A federal judge refused to issue an injunction against the implementation of the law in the case brought by a coalition of Hispanic, Indian and civil rights groups. However, a federal appellate panel, and then the entire 9th U.S. Circuit Court of Appeals in San Francisco reversed, saying the law violated Article I of the U.S. Constitution and the National Voter Registration Act, known as the "Motor Voter Act," which requires states to make it easier to register for federal elections. The act allows information gathered from license renewals, among other things, to be used for voter registration.
Article I, the election clause, says in part, the "times, places and manner of holding elections for senators and representatives, shall be prescribed in each state by the legislature thereof; but the Congress may at any time by law make or alter such regulations, except as to the places of choosing senators."
Arizona then successfully asked the U.S. Supreme Court for review.

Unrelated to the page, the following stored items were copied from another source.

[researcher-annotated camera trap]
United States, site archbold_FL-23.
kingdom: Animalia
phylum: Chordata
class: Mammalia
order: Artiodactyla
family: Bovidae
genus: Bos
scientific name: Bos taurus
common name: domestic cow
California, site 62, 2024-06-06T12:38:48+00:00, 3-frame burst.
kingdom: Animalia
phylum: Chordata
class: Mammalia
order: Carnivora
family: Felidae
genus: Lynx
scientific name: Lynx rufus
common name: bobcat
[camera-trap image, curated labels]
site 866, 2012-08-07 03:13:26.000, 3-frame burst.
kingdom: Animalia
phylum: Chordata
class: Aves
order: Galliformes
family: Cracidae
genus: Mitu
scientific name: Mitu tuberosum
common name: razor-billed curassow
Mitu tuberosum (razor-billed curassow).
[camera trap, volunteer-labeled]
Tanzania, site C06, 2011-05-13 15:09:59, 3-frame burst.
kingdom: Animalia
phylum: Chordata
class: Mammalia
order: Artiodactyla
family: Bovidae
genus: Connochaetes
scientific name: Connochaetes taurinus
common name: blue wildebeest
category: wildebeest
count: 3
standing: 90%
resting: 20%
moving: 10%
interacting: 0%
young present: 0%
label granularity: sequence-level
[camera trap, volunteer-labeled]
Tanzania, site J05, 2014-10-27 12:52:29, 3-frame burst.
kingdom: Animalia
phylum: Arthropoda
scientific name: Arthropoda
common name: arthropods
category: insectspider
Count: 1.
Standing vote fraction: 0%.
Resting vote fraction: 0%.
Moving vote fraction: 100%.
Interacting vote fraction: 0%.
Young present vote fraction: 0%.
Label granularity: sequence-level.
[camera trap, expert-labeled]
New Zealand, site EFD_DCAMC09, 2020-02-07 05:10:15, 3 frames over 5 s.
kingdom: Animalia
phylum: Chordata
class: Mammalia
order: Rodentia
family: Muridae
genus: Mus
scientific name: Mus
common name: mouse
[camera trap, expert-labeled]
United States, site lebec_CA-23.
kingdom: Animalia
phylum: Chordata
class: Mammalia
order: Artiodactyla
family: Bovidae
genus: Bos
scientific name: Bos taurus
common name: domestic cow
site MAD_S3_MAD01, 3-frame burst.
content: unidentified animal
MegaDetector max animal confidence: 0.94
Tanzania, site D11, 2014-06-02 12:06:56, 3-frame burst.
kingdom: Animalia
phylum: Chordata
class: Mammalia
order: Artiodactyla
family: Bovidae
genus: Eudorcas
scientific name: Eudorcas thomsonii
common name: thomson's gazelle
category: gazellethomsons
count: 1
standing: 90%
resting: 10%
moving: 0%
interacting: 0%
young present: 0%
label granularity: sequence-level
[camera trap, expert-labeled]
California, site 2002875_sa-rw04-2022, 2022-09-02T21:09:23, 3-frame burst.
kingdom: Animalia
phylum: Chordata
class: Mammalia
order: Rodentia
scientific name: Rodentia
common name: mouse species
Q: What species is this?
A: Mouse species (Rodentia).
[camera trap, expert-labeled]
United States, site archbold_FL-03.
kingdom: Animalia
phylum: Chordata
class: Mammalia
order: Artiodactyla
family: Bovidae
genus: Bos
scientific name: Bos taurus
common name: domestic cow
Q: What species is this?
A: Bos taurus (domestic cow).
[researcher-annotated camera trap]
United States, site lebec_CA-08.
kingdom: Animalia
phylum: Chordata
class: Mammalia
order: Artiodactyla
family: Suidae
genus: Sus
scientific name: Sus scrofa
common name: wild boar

In affirming the lower courts, Scalia said: "The National Voter Registration Act requires States to 'accept and use' a uniform federal form to register voters for federal elections. The ... federal form ... does not require documentary evidence of citizenship; rather, it requires only that an applicant aver, under penalty of perjury, that he is a citizen. Arizona law requires voter-registration officials to 'reject' any application for registration, including a federal form, ... not accompanied by concrete evidence of citizenship. The question is whether Arizona's evidence-of-citizenship requirement, as applied to federal form applicants, is pre-empted by the act's mandate that states accept and use' the federal form."
He added: "We conclude that the fairest reading of the statute is that a state-imposed requirement of evidence of citizenship not required by the federal form is 'inconsistent with" the NVRA's mandate that states "accept and use" the federal form. ... If this reading prevails, the [Constitution's] elections clause requires that Arizona's rule give way."